→ **Task directions**
The expected answer is the data below, retyped exactly.

→ **Collected data entries**
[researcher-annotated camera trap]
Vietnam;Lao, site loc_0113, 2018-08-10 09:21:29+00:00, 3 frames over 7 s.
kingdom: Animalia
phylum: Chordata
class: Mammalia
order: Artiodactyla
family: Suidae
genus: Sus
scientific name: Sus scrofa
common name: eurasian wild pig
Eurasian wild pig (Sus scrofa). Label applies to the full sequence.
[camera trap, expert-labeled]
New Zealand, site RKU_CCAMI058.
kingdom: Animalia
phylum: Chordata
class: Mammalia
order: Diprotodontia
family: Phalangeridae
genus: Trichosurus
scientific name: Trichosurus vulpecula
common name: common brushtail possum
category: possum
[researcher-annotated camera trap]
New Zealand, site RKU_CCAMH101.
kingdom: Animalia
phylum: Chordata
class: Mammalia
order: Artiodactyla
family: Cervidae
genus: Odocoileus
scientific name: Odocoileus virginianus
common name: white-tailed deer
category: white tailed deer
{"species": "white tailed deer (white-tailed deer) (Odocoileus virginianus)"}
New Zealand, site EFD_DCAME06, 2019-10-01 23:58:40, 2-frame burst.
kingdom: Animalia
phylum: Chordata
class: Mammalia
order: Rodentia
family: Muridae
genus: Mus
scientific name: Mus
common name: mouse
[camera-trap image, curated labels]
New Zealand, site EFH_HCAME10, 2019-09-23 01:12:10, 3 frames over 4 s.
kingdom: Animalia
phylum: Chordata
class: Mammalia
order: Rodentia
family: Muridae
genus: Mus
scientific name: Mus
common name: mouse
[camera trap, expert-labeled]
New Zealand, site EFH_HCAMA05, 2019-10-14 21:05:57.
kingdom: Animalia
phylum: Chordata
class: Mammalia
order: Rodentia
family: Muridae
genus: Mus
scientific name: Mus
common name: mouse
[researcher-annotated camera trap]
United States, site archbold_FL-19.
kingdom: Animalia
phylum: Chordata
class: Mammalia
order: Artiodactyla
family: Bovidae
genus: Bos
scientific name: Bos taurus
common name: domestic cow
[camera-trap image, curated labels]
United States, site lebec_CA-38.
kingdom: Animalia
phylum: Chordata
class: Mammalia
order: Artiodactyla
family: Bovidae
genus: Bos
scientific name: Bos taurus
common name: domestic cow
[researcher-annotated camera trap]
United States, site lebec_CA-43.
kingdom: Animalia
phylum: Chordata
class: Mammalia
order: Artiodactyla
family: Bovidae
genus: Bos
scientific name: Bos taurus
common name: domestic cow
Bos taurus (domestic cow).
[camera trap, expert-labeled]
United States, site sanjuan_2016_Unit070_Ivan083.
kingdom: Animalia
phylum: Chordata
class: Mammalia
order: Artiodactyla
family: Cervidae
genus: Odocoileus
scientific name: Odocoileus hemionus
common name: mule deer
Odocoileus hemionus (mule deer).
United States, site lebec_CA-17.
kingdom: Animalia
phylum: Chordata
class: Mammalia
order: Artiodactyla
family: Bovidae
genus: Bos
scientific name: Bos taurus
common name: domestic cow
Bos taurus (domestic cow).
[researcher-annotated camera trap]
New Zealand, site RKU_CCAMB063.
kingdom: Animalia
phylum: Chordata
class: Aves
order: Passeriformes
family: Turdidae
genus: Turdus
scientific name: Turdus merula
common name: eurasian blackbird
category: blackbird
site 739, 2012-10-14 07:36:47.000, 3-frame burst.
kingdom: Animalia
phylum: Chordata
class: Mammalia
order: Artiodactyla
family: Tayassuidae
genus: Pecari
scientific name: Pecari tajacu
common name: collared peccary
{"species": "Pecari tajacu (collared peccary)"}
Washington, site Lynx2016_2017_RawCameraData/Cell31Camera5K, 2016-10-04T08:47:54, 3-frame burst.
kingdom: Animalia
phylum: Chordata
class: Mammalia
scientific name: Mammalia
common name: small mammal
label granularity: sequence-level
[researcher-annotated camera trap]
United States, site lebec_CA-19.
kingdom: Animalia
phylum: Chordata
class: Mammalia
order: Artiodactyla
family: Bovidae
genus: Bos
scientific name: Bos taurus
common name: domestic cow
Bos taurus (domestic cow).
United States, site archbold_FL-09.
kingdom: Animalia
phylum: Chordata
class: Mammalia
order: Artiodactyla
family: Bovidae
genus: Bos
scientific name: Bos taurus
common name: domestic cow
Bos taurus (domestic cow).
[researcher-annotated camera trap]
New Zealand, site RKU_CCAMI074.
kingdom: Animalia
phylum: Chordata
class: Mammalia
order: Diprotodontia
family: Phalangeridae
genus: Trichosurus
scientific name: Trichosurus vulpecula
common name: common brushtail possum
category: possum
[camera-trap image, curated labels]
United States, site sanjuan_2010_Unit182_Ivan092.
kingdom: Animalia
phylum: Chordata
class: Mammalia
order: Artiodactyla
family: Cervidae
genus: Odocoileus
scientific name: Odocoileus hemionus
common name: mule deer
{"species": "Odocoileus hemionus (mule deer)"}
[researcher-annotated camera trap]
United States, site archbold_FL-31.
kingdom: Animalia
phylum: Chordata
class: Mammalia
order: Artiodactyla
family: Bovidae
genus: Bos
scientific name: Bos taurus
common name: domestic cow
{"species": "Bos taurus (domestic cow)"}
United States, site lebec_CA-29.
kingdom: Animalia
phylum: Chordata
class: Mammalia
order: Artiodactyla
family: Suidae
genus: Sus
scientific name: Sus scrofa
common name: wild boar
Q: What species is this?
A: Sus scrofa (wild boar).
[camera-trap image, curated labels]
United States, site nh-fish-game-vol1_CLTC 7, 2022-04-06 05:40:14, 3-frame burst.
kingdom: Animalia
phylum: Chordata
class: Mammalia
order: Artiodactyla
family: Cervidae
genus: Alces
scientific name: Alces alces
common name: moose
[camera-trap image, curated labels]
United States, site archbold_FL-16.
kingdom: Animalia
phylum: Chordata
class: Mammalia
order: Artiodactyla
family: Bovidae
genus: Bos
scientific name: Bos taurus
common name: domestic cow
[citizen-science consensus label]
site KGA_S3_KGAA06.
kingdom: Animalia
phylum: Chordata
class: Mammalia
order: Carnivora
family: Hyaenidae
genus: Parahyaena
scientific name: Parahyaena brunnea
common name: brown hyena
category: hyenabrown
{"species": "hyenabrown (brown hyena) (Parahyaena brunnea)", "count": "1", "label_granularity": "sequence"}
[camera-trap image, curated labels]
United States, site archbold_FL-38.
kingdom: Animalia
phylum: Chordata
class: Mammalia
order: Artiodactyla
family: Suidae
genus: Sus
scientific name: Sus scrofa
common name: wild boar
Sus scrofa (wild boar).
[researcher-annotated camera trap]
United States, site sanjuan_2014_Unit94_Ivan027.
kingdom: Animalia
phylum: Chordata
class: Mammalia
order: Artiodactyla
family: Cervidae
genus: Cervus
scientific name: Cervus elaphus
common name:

→ **Written response**
[researcher-annotated camera trap]
Vietnam;Lao, site loc_0113, 2018-08-10 09:21:29+00:00, 3 frames over 7 s.
kingdom: Animalia
phylum: Chordata
class: Mammalia
order: Artiodactyla
family: Suidae
genus: Sus
scientific name: Sus scrofa
common name: eurasian wild pig
Eurasian wild pig (Sus scrofa). Label applies to the full sequence.
[camera trap, expert-labeled]
New Zealand, site RKU_CCAMI058.
kingdom: Animalia
phylum: Chordata
class: Mammalia
order: Diprotodontia
family: Phalangeridae
genus: Trichosurus
scientific name: Trichosurus vulpecula
common name: common brushtail possum
category: possum
[researcher-annotated camera trap]
New Zealand, site RKU_CCAMH101.
kingdom: Animalia
phylum: Chordata
class: Mammalia
order: Artiodactyla
family: Cervidae
genus: Odocoileus
scientific name: Odocoileus virginianus
common name: white-tailed deer
category: white tailed deer
{"species": "white tailed deer (white-tailed deer) (Odocoileus virginianus)"}
New Zealand, site EFD_DCAME06, 2019-10-01 23:58:40, 2-frame burst.
kingdom: Animalia
phylum: Chordata
class: Mammalia
order: Rodentia
family: Muridae
genus: Mus
scientific name: Mus
common name: mouse
[camera-trap image, curated labels]
New Zealand, site EFH_HCAME10, 2019-09-23 01:12:10, 3 frames over 4 s.
kingdom: Animalia
phylum: Chordata
class: Mammalia
order: Rodentia
family: Muridae
genus: Mus
scientific name: Mus
common name: mouse
[camera trap, expert-labeled]
New Zealand, site EFH_HCAMA05, 2019-10-14 21:05:57.
kingdom: Animalia
phylum: Chordata
class: Mammalia
order: Rodentia
family: Muridae
genus: Mus
scientific name: Mus
common name: mouse
[researcher-annotated camera trap]
United States, site archbold_FL-19.
kingdom: Animalia
phylum: Chordata
class: Mammalia
order: Artiodactyla
family: Bovidae
genus: Bos
scientific name: Bos taurus
common name: domestic cow
[camera-trap image, curated labels]
United States, site lebec_CA-38.
kingdom: Animalia
phylum: Chordata
class: Mammalia
order: Artiodactyla
family: Bovidae
genus: Bos
scientific name: Bos taurus
common name: domestic cow
[researcher-annotated camera trap]
United States, site lebec_CA-43.
kingdom: Animalia
phylum: Chordata
class: Mammalia
order: Artiodactyla
family: Bovidae
genus: Bos
scientific name: Bos taurus
common name: domestic cow
Bos taurus (domestic cow).
[camera trap, expert-labeled]
United States, site sanjuan_2016_Unit070_Ivan083.
kingdom: Animalia
phylum: Chordata
class: Mammalia
order: Artiodactyla
family: Cervidae
genus: Odocoileus
scientific name: Odocoileus hemionus
common name: mule deer
Odocoileus hemionus (mule deer).
United States, site lebec_CA-17.
kingdom: Animalia
phylum: Chordata
class: Mammalia
order: Artiodactyla
family: Bovidae
genus: Bos
scientific name: Bos taurus
common name: domestic cow
Bos taurus (domestic cow).
[researcher-annotated camera trap]
New Zealand, site RKU_CCAMB063.
kingdom: Animalia
phylum: Chordata
class: Aves
order: Passeriformes
family: Turdidae
genus: Turdus
scientific name: Turdus merula
common name: eurasian blackbird
category: blackbird
site 739, 2012-10-14 07:36:47.000, 3-frame burst.
kingdom: Animalia
phylum: Chordata
class: Mammalia
order: Artiodactyla
family: Tayassuidae
genus: Pecari
scientific name: Pecari tajacu
common name: collared peccary
{"species": "Pecari tajacu (collared peccary)"}
Washington, site Lynx2016_2017_RawCameraData/Cell31Camera5K, 2016-10-04T08:47:54, 3-frame burst.
kingdom: Animalia
phylum: Chordata
class: Mammalia
scientific name: Mammalia
common name: small mammal
label granularity: sequence-level
[researcher-annotated camera trap]
United States, site lebec_CA-19.
kingdom: Animalia
phylum: Chordata
class: Mammalia
order: Artiodactyla
family: Bovidae
genus: Bos
scientific name: Bos taurus
common name: domestic cow
Bos taurus (domestic cow).
United States, site archbold_FL-09.
kingdom: Animalia
phylum: Chordata
class: Mammalia
order: Artiodactyla
family: Bovidae
genus: Bos
scientific name: Bos taurus
common name: domestic cow
Bos taurus (domestic cow).
[researcher-annotated camera trap]
New Zealand, site RKU_CCAMI074.
kingdom: Animalia
phylum: Chordata
class: Mammalia
order: Diprotodontia
family: Phalangeridae
genus: Trichosurus
scientific name: Trichosurus vulpecula
common name: common brushtail possum
category: possum
[camera-trap image, curated labels]
United States, site sanjuan_2010_Unit182_Ivan092.
kingdom: Animalia
phylum: Chordata
class: Mammalia
order: Artiodactyla
family: Cervidae
genus: Odocoileus
scientific name: Odocoileus hemionus
common name: mule deer
{"species": "Odocoileus hemionus (mule deer)"}
[researcher-annotated camera trap]
United States, site archbold_FL-31.
kingdom: Animalia
phylum: Chordata
class: Mammalia
order: Artiodactyla
family: Bovidae
genus: Bos
scientific name: Bos taurus
common name: domestic cow
{"species": "Bos taurus (domestic cow)"}
United States, site lebec_CA-29.
kingdom: Animalia
phylum: Chordata
class: Mammalia
order: Artiodactyla
family: Suidae
genus: Sus
scientific name: Sus scrofa
common name: wild boar
Q: What species is this?
A: Sus scrofa (wild boar).
[camera-trap image, curated labels]
United States, site nh-fish-game-vol1_CLTC 7, 2022-04-06 05:40:14, 3-frame burst.
kingdom: Animalia
phylum: Chordata
class: Mammalia
order: Artiodactyla
family: Cervidae
genus: Alces
scientific name: Alces alces
common name: moose
[camera-trap image, curated labels]
United States, site archbold_FL-16.
kingdom: Animalia
phylum: Chordata
class: Mammalia
order: Artiodactyla
family: Bovidae
genus: Bos
scientific name: Bos taurus
common name: domestic cow
[citizen-science consensus label]
site KGA_S3_KGAA06.
kingdom: Animalia
phylum: Chordata
class: Mammalia
order: Carnivora
family: Hyaenidae
genus: Parahyaena
scientific name: Parahyaena brunnea
common name: brown hyena
category: hyenabrown
{"species": "hyenabrown (brown hyena) (Parahyaena brunnea)", "count": "1", "label_granularity": "sequence"}
[camera-trap image, curated labels]
United States, site archbold_FL-38.
kingdom: Animalia
phylum: Chordata
class: Mammalia
order: Artiodactyla
family: Suidae
genus: Sus
scientific name: Sus scrofa
common name: wild boar
Sus scrofa (wild boar).
[researcher-annotated camera trap]
United States, site sanjuan_2014_Unit94_Ivan027.
kingdom: Animalia
phylum: Chordata
class: Mammalia
order: Artiodactyla
family: Cervidae
genus: Cervus
scientific name: Cervus elaphus
common name:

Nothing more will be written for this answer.